* [WHAT NEEDS TO BE DONE]
Search the records below for the word "have" and show every line where it occurs.

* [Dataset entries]
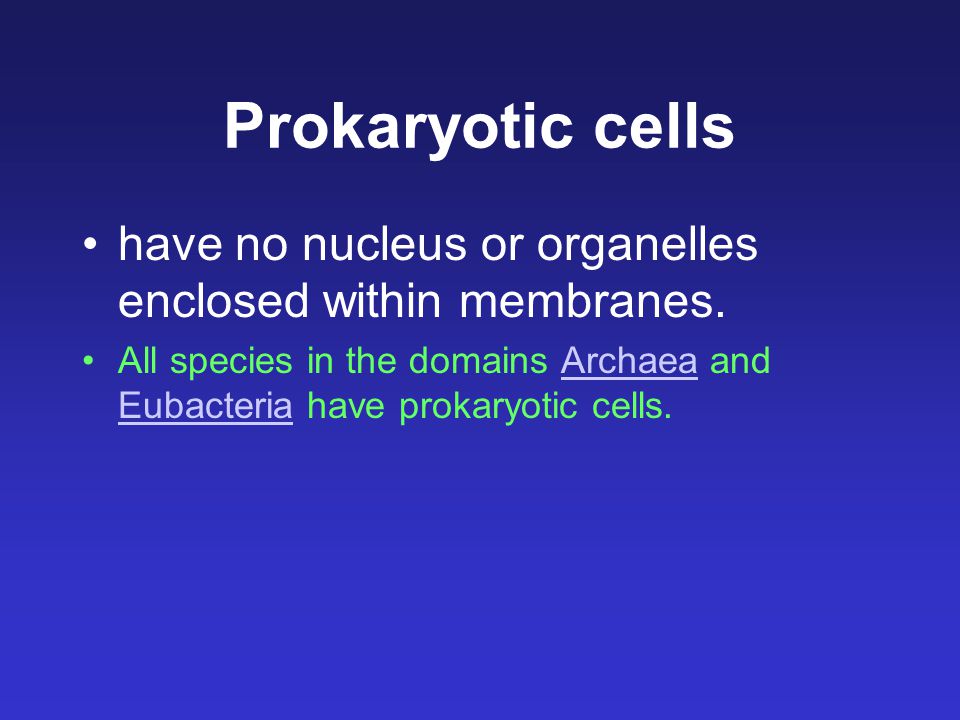 Prokaryotic cells

• have no nucleus or organelles enclosed within membranes.

• All species in the domains Archaea and Eubacteria have prokaryotic cells.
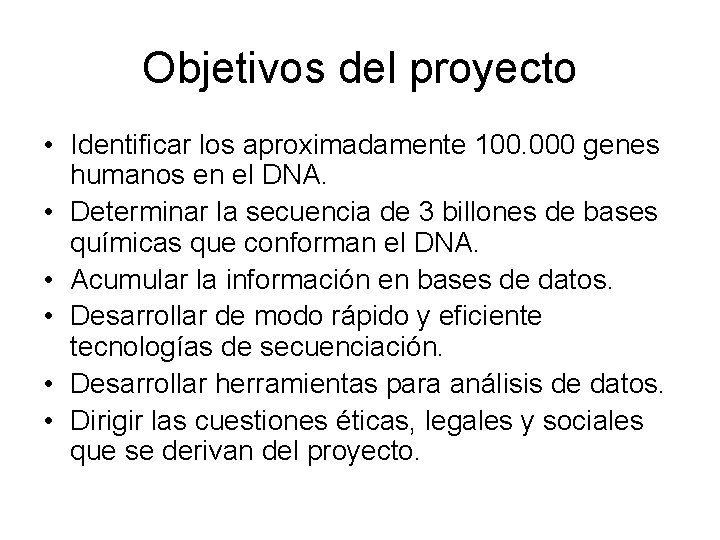 Objetivos del proyecto

• Identificar los aproximadamente 100.000 genes humanos en el DNA.
• Determinar la secuencia de 3 billones de bases químicas que conforman el DNA.
• Acumular la información en bases de datos.
• Desarrollar de modo rápido y eficiente tecnologías de secuenciación.
• Desarrollar herramientas para análisis de datos.
• Dirigir las cuestiones éticas, legales y sociales que se derivan del proyecto.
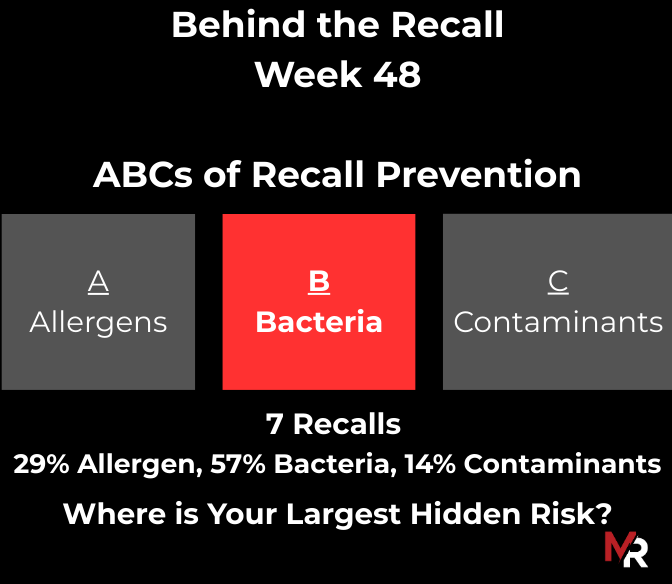 Behind the Recall
Week 48

ABCs of Recall Prevention

A
Allergens

B
Bacteria

C
Contaminants

7 Recalls
29% Allergen, 57% Bacteria, 14% Contaminants

Where is Your Largest Hidden Risk?

MR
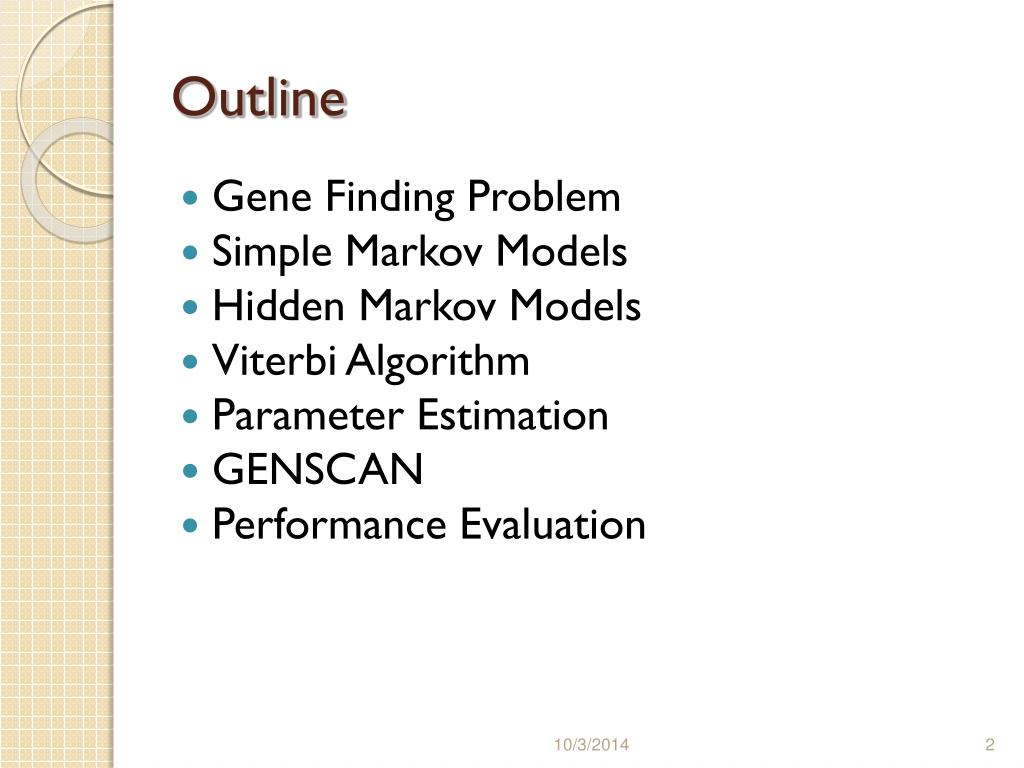 Outline

- Gene Finding Problem
- Simple Markov Models
- Hidden Markov Models
- Viterbi Algorithm
- Parameter Estimation
- GENSCAN
- Performance Evaluation

10/3/2014

2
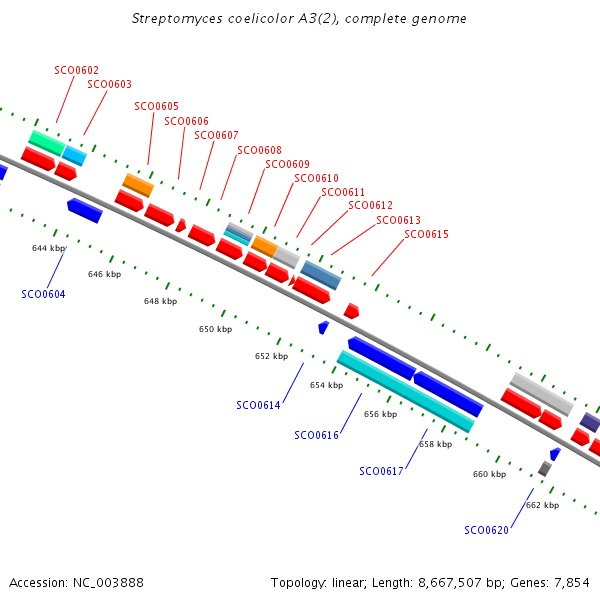 Streptomyces coelicolor A3(2), complete genome

SCO0602
SCO0603
SCO0605
SCO0606
SCO0607
SCO0608
SCO0609
SCO0610
SCO0611
SCO0612
SCO0613
SCO0615

644 kbp
646 kbp
648 kbp
650 kbp
652 kbp
654 kbp
656 kbp
658 kbp
660 kbp
662 kbp

SCO0604
SCO0614
SCO0616
SCO0617
SCO0620

Accession: NC_003888

Topology: linear; Length: 8,667,507 bp; Genes: 7,854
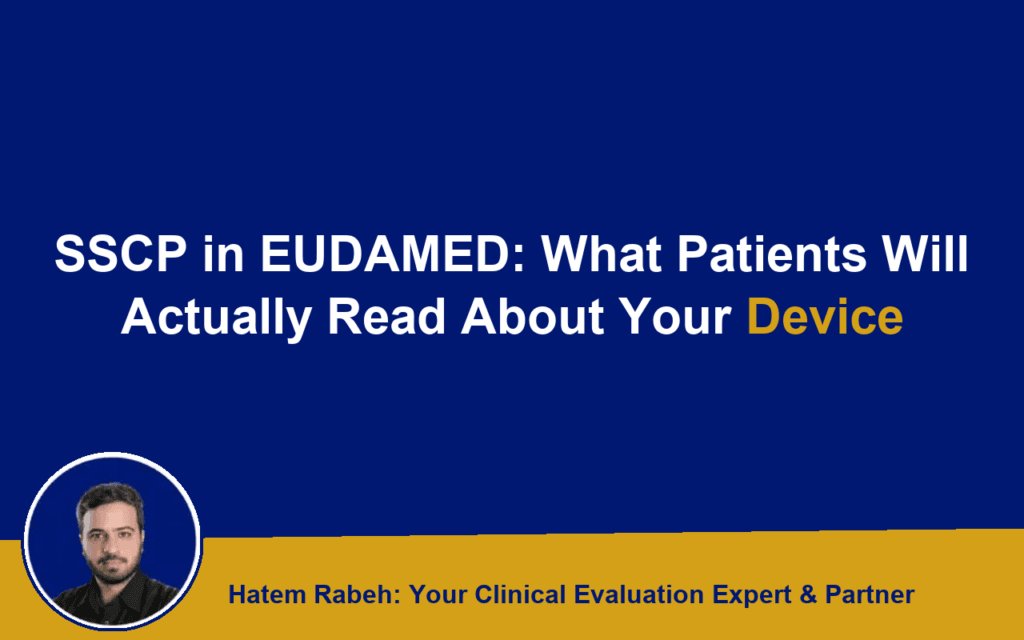 SSCP in EUDAMED: What Patients Will Actually Read About Your Device

Hatem Rabeh: Your Clinical Evaluation Expert & Partner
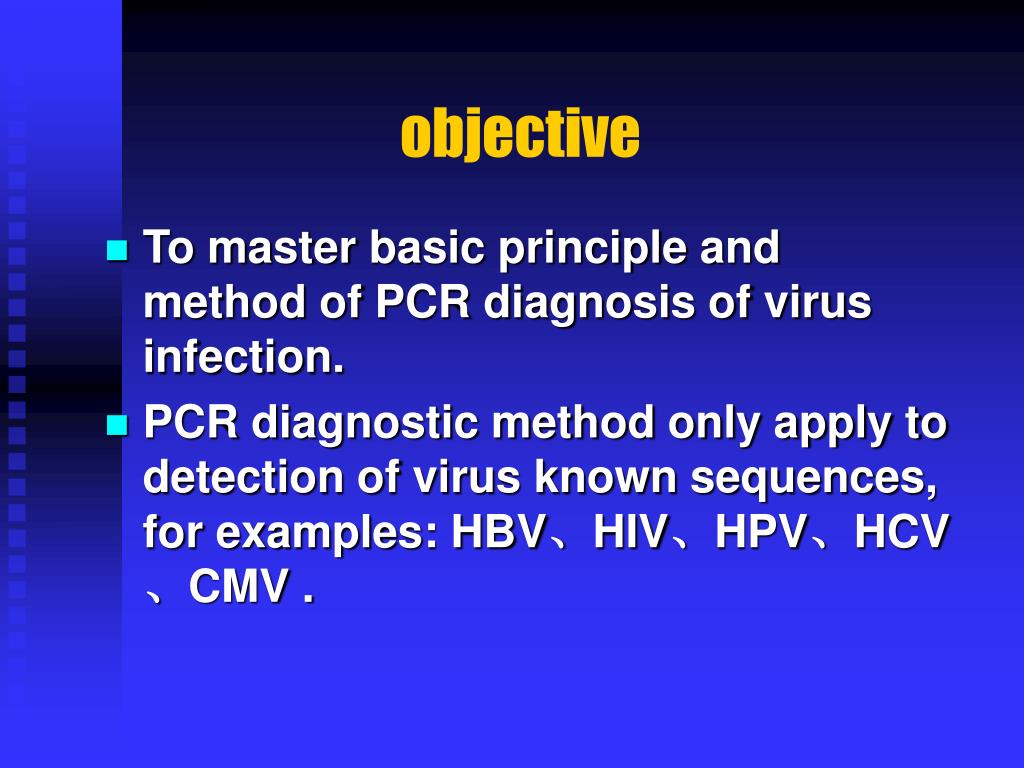 objective

To master basic principle and method of PCR diagnosis of virus infection.

PCR diagnostic method only apply to detection of virus known sequences, for examples: HBV、HIV、HPV、HCV、CMV .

* [RESPONSE TO THIS TASK]
• have no nucleus or organelles enclosed within membranes.
• All species in the domains Archaea and Eubacteria have prokaryotic cells.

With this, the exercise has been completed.